From June 17 to 19, 2020 Branch 15 of the Revolutionary Court of Tehran re-examined their case. Although their lawyer was allowed to attend the court but he was not granted permission to speak out and defend his clients.

Mohammad Moghisseh renewed his death verdict for the defendants and the case was once again sent to Branch 41 of the Supreme Court where Mullah Ali Razini upheld the verdict on February 3, 2020.

The seven Sunni prisoners have protested their legal conditions several times, including by hunger strike.

The seven Sunni prisoners have written letters from prison, explaining they were subjected to cruel treatment to make false confessions against themselves.

Mr. Khosrow Besharat wrote in part, “I was arrested in February 2010 by the Department of Intelligence in Mahabad. I was immediately transferred to the detention center of the Intelligence Department of Urmia where I was held for a whole month in solitary confinement. There, they implemented various forms of torture on me. Very often, from midnight until morning, they created horrible sounds, moaning and screams of people under torture. I was so scared I couldn’t sleep and this was a horrible psychological torture for me.

“They also tied my hands in the back by handcuffs for lengthy hours, such that I cried from pain. I was repeatedly hanged from the ceiling for long hours by my handcuffed hands.

“I was repeatedly tied to the bench and flogged by heavy power cables. The strikes on the soles of my feet felt like my brain was coming off from my mouth, my eyes were jumping out, and my heart was blasting.

“These tortures continued for three weeks. Then, they threatened to arrest members of my family.
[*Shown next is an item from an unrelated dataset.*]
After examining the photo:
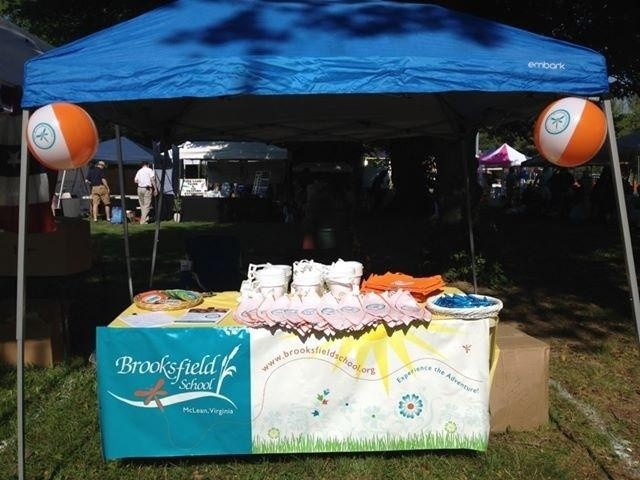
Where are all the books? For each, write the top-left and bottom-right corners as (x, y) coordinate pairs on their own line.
(174, 307), (231, 324)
In such circumstances, when I was under torture and threats, the interrogator wrote down what he was dictating to me and ordered me to sign the papers and put my finger print on them. In those moments I couldn’t understand what was going on and what was I signing. They dictated to me to undertake membership in the Al-Qaeda and complicity in the murder of a soldier guarding a bank who had been run over.”

Mr. Anwar Khezri also wrote an open letter in February 2019 explaining what he had gone through after being arrested. He said in his letter that he had been relocated six times in more than 9 years among various prisons. And his ward had been changed 18 times. He was detained in solitary confinement and quarantine wards 22 times without any justification.

Mr. Khezri wrote, “Obstructions by the judges, intervention of the Ministry of Intelligence in the files, and their coordination with the Prisons Organization” were three sides of a triangle, violating prisoners’ rights systematically.

He also protested the authorities’ forcing them to accept lawyers assigned by them, and added that Judge Salavati had personal problems with his assigned lawyer, Mahmoud Alizadeh Tabatabaii, and for this reason, he kept the seven Sunni prisoners under undetermined status. He also explained the details of his tortures as well as forced and televised confessions.